Her mesleğin, yalnızca işin içinde olanların anlayabileceği kendine özgü sevinçleri ve üzüntüleri vardır. Günümüzde basın, sosyal ağların baskısı altındadır; sadece bir akıllı telefonla herkes internette küçükten büyüğe, kalabalık şehirlerden ıssız köylere kadar mutlu veya hüzünlü haberler paylaşabilir. Özellikle örgütsel yapıyı basitleştirme devrimi, birçok basın kuruluşunun birleşmesine ve herkesin işini ve hayatını doğrudan etkilemesine yol açmıştır.
"Sadece çakıllı toprakta altın levrek balığı yetişir", "Yaşanacak bir iş, ölecek çok iş" - atalarımız sık sık böyle söyler. Ancak işimizle yaşayıp ölerek başarılı olmayı umabiliriz. Zorlukları kendimizi doğrulamak ve aşmak için bir fırsat olarak görün. Her yazarın kalbinde işe olan tutkunun ateşini canlı tutun ve çalışırken onu körükleyin. Sadece okuyun, gidin ve gidin, öğrenin, düşünün ve sonra yazın.
Bir yazarın tüm sorumluluğu ve hisleriyle yazmak, duyguları harekete geçirecek ve tutkuyu besleyecektir. Hiçbir şey doğal olarak gelmez. Tutku olmadan her şey yavanlaşır.

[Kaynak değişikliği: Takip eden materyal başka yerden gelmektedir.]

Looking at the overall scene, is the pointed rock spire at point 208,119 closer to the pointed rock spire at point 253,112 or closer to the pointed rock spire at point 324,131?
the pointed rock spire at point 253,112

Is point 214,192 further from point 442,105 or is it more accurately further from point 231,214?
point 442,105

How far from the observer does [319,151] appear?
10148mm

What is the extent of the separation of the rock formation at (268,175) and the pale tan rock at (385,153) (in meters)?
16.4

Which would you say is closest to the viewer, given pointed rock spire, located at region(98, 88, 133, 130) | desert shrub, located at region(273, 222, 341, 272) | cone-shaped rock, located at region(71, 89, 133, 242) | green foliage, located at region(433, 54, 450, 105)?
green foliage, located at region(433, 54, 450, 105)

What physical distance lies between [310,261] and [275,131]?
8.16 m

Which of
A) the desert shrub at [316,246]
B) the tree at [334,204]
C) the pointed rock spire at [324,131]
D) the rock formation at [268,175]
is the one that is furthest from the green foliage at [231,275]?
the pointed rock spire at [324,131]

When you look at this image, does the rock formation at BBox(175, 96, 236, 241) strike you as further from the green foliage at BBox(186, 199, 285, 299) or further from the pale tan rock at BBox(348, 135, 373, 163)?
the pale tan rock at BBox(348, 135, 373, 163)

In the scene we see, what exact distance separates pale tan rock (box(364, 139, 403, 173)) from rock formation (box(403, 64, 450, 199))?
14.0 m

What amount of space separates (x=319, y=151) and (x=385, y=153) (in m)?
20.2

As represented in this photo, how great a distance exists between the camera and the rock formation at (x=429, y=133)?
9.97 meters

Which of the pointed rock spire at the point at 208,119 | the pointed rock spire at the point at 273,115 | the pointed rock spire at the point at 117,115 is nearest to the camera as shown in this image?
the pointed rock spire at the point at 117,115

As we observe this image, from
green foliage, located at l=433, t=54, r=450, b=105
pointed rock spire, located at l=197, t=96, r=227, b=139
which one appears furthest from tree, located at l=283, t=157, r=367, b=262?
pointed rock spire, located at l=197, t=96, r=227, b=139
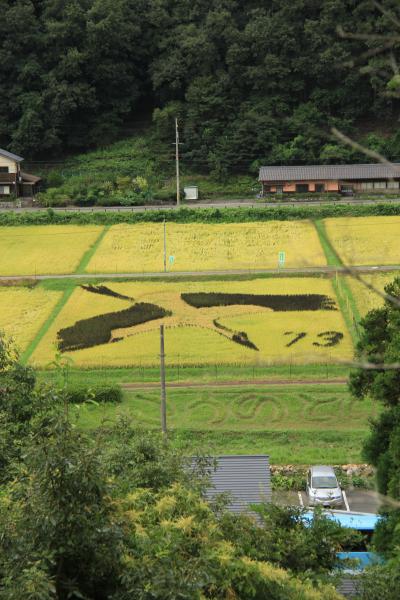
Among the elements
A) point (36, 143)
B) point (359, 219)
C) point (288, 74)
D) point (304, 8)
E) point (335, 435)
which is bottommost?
point (335, 435)

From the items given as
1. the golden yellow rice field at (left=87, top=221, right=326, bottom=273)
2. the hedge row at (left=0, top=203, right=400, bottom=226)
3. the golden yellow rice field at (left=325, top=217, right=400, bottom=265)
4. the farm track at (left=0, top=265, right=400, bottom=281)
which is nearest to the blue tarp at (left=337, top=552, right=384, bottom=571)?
the farm track at (left=0, top=265, right=400, bottom=281)

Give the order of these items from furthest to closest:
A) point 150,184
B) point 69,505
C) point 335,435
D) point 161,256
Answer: point 150,184
point 161,256
point 335,435
point 69,505

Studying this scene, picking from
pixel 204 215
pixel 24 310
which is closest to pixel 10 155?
pixel 204 215

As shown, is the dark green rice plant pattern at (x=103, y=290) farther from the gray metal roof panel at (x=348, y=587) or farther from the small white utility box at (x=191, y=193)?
the gray metal roof panel at (x=348, y=587)

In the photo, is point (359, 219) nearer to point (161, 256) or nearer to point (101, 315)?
point (161, 256)

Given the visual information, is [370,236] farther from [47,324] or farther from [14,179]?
[14,179]

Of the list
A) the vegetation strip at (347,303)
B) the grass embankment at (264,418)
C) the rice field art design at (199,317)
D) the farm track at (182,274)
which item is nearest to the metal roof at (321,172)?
the vegetation strip at (347,303)

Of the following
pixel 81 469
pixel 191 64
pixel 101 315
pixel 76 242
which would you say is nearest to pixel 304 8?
pixel 191 64
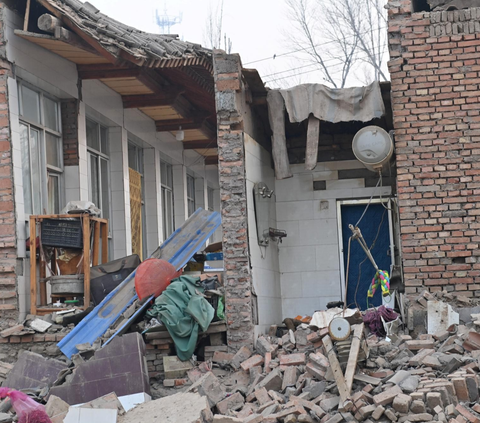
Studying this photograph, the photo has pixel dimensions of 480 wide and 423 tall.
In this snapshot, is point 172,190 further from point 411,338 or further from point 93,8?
point 411,338

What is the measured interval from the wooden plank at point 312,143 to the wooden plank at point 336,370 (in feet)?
10.9

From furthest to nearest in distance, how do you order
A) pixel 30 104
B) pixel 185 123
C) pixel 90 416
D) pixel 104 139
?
pixel 185 123, pixel 104 139, pixel 30 104, pixel 90 416

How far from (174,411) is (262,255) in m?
3.52

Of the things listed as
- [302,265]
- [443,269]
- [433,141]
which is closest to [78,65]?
[302,265]

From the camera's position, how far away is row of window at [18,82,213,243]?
11.6 metres

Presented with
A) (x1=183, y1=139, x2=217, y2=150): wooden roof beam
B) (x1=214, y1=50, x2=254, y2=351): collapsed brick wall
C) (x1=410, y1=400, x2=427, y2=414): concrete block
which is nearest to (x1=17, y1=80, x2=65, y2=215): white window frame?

Mesleğe duyulan tutku, bizi fırtınalarda taşıyan bir tekne, işimizde başarılı olmamıza yardımcı olan bir yol arkadaşı gibidir.
Gazetecilik için de aynı şey geçerli; dijital çağın ve ulusal kalkınma çağının izlerini taşıyan tarih sayfalarını ulusal basına kazımak için mesleğe olan tutkumuzu korumalıyız. Bu, meslekte çalışanların mutluluğudur.